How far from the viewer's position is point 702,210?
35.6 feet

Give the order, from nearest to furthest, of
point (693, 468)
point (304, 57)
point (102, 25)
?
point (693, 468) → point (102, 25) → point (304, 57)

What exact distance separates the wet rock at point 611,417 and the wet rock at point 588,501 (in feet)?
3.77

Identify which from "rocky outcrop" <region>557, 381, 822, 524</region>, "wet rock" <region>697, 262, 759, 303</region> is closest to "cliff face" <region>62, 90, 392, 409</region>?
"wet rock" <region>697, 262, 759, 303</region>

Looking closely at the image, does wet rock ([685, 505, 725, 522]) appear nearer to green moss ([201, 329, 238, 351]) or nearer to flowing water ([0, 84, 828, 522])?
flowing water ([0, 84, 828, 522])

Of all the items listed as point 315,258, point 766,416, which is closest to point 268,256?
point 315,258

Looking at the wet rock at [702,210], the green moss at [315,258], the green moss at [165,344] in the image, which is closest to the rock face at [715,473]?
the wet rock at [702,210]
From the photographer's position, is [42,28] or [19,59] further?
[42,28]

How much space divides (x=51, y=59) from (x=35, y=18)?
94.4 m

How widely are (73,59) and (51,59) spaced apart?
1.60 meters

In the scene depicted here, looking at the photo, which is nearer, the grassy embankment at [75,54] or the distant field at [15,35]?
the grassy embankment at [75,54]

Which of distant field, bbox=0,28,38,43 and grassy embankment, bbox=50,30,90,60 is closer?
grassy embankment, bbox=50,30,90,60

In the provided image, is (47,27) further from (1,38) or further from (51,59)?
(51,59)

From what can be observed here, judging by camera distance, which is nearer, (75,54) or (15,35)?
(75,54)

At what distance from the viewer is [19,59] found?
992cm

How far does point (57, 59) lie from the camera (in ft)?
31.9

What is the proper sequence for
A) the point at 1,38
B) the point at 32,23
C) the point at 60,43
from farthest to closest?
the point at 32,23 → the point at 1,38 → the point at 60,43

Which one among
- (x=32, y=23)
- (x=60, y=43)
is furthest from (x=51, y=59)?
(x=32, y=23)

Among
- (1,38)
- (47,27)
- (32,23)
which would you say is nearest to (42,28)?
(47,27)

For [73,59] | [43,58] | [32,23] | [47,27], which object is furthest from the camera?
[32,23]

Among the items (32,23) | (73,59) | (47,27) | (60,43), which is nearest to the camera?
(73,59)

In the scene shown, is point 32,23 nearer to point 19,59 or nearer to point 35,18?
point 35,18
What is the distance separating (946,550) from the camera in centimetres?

☆ ☆ ☆ ☆

▶ _CONSIGNE_
Réécrivez l'ensemble des enregistrements en remplaçant chaque occurrence de « camera » par « lens », sans rien modifier d'autre.

▶ _RÉPONSE_
How far from the viewer's position is point 702,210?
35.6 feet

Give the order, from nearest to furthest, of
point (693, 468)
point (304, 57)
point (102, 25)
?
point (693, 468) → point (102, 25) → point (304, 57)

What exact distance separates the wet rock at point 611,417 and the wet rock at point 588,501 (in feet)?
3.77

Identify which from "rocky outcrop" <region>557, 381, 822, 524</region>, "wet rock" <region>697, 262, 759, 303</region> is closest to "cliff face" <region>62, 90, 392, 409</region>?
"wet rock" <region>697, 262, 759, 303</region>

Looking closely at the image, does wet rock ([685, 505, 725, 522]) appear nearer to green moss ([201, 329, 238, 351]) or nearer to flowing water ([0, 84, 828, 522])?
flowing water ([0, 84, 828, 522])

Of all the items listed as point 315,258, point 766,416, which is closest to point 268,256?
point 315,258

Looking at the wet rock at [702,210], the green moss at [315,258], the green moss at [165,344] in the image, which is closest to the rock face at [715,473]?
the wet rock at [702,210]
From the photographer's position, is [42,28] or [19,59] further?
[42,28]

How much space divides (x=51, y=59) from (x=35, y=18)?
94.4 m

How widely are (73,59) and (51,59) spaced apart?
1.60 meters

In the scene depicted here, looking at the photo, which is nearer, the grassy embankment at [75,54] or the distant field at [15,35]?
the grassy embankment at [75,54]

Which of distant field, bbox=0,28,38,43 and grassy embankment, bbox=50,30,90,60 is closer?
grassy embankment, bbox=50,30,90,60

In the provided image, is (47,27) further from (1,38) or further from (51,59)?
(51,59)

From what can be observed here, judging by lens distance, which is nearer, (75,54) or (15,35)?
(75,54)

At what distance from the viewer is [19,59] found?
992cm

How far does point (57, 59) lie from the lens (in ft)?
31.9

What is the proper sequence for
A) the point at 1,38
B) the point at 32,23
C) the point at 60,43
from farthest to closest?
the point at 32,23 → the point at 1,38 → the point at 60,43

Which one among
- (x=32, y=23)
- (x=60, y=43)
is furthest from (x=51, y=59)?
(x=32, y=23)

Among
- (1,38)
- (47,27)
- (32,23)
which would you say is nearest to (42,28)?
(47,27)

For [73,59] | [43,58] | [32,23] | [47,27], which object is furthest from the lens?
[32,23]

Among the items (32,23) | (73,59) | (47,27) | (60,43), which is nearest to the lens?
(73,59)

In the scene shown, is point 32,23 nearer to point 19,59 or nearer to point 35,18?
point 35,18
What is the distance separating (946,550) from the lens in centimetres?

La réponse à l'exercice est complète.